How to read CSV string using?

The trivial CSV line can be used using the line split function. But some lines may have, " for example.

 "good,morning", 100, 300, "1998,5,3" 

therefore, direct use of line splitting will not solve the problem.

My solution is to first split the line with,, and then concatenate the lines with " at the beginning or end of the line.

What is the best practice for this problem?

I am wondering if there is a Python or F # code snippet for this.

EDIT: I'm more interested in the implementation detail, rather than using the library.

+5
python csv
source share
4 answers

There is a csv module in Python that handles this.

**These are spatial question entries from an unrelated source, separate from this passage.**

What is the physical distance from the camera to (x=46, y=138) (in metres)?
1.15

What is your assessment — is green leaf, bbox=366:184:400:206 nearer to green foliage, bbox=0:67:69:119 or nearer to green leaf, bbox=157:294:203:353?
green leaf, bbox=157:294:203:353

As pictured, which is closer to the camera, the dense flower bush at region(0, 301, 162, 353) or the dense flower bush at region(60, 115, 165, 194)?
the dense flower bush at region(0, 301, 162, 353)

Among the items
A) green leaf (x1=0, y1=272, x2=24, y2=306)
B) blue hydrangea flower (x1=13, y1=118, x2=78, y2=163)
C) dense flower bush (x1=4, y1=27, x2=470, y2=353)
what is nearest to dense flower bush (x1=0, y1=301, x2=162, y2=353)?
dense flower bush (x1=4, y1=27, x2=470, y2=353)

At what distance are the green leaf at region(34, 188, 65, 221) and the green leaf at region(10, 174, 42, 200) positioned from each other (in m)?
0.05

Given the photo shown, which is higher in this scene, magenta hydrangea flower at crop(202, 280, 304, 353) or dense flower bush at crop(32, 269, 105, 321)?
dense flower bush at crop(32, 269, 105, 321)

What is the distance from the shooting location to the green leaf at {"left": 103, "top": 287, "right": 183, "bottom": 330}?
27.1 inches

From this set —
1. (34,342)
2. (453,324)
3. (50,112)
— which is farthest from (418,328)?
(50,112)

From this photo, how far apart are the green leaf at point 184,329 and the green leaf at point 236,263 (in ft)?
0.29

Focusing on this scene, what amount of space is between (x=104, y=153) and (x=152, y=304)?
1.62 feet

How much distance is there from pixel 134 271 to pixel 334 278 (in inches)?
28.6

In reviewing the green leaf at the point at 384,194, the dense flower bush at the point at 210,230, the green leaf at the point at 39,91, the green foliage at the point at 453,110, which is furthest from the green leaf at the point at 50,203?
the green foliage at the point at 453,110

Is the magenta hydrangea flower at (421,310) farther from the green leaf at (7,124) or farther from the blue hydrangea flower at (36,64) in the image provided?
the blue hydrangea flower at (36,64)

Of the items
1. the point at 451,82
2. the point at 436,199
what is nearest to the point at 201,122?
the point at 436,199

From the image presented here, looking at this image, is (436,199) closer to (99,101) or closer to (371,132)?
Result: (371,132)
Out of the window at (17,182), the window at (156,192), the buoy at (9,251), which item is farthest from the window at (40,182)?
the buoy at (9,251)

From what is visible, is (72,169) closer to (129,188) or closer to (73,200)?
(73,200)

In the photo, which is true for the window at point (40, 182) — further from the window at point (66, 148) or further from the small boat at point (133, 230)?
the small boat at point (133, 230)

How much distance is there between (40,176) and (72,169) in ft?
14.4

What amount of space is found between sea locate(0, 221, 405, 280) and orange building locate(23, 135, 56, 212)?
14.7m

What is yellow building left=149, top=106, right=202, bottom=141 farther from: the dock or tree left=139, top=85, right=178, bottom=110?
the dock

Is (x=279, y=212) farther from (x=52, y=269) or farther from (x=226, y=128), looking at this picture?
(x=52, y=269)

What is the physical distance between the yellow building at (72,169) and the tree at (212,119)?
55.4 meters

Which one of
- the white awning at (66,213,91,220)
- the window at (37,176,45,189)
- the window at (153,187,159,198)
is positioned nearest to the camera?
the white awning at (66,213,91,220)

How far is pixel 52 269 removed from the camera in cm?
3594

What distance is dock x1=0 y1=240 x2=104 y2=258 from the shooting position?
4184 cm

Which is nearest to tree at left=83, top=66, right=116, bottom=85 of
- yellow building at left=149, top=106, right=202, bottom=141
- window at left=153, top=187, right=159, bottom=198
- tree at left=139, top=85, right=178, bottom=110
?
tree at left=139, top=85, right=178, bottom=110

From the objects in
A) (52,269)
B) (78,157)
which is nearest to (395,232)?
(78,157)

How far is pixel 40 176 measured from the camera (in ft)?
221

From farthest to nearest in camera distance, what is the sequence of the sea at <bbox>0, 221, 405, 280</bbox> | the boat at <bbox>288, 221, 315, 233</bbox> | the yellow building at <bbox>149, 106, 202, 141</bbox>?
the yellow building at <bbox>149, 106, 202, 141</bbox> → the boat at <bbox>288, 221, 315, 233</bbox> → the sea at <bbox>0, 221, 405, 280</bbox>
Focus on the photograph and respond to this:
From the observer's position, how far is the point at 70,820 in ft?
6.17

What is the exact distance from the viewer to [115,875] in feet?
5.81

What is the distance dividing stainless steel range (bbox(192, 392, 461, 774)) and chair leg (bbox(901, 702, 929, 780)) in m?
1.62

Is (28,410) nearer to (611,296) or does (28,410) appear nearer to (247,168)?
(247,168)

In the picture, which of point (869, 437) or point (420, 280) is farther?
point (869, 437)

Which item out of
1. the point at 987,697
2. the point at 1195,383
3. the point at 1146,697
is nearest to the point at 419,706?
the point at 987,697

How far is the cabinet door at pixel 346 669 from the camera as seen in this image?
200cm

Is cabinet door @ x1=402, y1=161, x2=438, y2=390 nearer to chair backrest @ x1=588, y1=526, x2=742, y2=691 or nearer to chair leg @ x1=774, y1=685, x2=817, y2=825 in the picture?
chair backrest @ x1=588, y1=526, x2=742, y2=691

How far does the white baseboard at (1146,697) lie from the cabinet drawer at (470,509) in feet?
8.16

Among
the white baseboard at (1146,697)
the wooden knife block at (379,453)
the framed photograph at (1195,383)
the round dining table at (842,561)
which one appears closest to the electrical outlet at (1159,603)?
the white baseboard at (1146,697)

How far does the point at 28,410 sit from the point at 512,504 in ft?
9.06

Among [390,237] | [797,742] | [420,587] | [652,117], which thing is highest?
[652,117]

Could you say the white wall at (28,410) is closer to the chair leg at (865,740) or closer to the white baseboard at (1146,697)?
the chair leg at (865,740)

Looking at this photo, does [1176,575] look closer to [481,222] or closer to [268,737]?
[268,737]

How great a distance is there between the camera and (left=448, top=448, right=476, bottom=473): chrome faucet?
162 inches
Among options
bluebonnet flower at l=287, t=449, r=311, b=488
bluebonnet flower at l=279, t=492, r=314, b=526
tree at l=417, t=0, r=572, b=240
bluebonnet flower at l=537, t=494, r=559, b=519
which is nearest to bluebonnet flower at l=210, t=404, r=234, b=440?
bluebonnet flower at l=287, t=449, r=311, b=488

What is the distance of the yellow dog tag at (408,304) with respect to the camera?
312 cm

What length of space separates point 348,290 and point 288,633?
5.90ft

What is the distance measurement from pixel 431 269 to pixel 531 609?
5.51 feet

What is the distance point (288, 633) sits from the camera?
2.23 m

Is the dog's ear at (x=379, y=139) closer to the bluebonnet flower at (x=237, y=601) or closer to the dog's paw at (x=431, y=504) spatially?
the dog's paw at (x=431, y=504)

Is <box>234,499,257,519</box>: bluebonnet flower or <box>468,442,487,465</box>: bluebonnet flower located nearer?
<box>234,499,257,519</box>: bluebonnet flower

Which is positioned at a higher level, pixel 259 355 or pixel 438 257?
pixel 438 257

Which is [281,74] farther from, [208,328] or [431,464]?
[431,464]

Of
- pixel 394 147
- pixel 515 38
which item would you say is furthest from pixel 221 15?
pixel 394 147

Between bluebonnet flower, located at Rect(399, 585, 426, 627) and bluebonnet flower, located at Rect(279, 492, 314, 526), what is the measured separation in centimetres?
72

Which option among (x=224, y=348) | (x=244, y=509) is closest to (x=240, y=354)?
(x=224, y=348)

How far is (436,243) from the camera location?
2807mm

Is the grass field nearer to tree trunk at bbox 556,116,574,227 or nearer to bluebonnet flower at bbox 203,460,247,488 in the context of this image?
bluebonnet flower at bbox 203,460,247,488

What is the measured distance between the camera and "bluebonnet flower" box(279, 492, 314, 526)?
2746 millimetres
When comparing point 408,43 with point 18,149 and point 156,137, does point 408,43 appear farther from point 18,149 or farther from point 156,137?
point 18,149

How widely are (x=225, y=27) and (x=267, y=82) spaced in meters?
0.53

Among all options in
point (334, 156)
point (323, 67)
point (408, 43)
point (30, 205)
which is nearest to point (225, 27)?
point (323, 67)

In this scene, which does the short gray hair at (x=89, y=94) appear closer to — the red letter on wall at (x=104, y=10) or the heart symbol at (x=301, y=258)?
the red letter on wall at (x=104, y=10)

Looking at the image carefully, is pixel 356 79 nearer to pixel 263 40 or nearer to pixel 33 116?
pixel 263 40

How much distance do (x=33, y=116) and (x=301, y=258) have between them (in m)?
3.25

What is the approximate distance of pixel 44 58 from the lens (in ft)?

Change This task belongs to the "build lexer" category. The standard way to accomplish such tasks is to create a state machine (or use the lexer library / framework that will do this for you.)

The state machine for this task is likely to need only two states:

  • The source, where it reads each character, except for a comma and a new line, as part of a field (exception: start and end spaces), a comma as a field separator, a new line as a record separator. When he meets the initial quote, it goes into
  • read-quoted-field state, where each character (including a comma and a new line), excluding a quote, is considered as part of the field, a quote not accompanied by a quote means the end of the read-quote field (back to the initial state), a quote accompanied by a quote, treated as a single quote (escaped quote).

By the way, your concatenation solution will break down to "Field1","Field2" or "Field1"",""Field2" .

+9
source share

From python CSV module :

reading a regular CSV file:

 import csv reader = csv.reader(open("some.csv", "rb")) for row in reader: print row 

Reading a file with an alternative format:

 import csv reader = csv.reader(open("passwd", "rb"), delimiter=':', quoting=csv.QUOTE_NONE) for row in reader: print row 

There are some good use cases at LinuxJournal.com .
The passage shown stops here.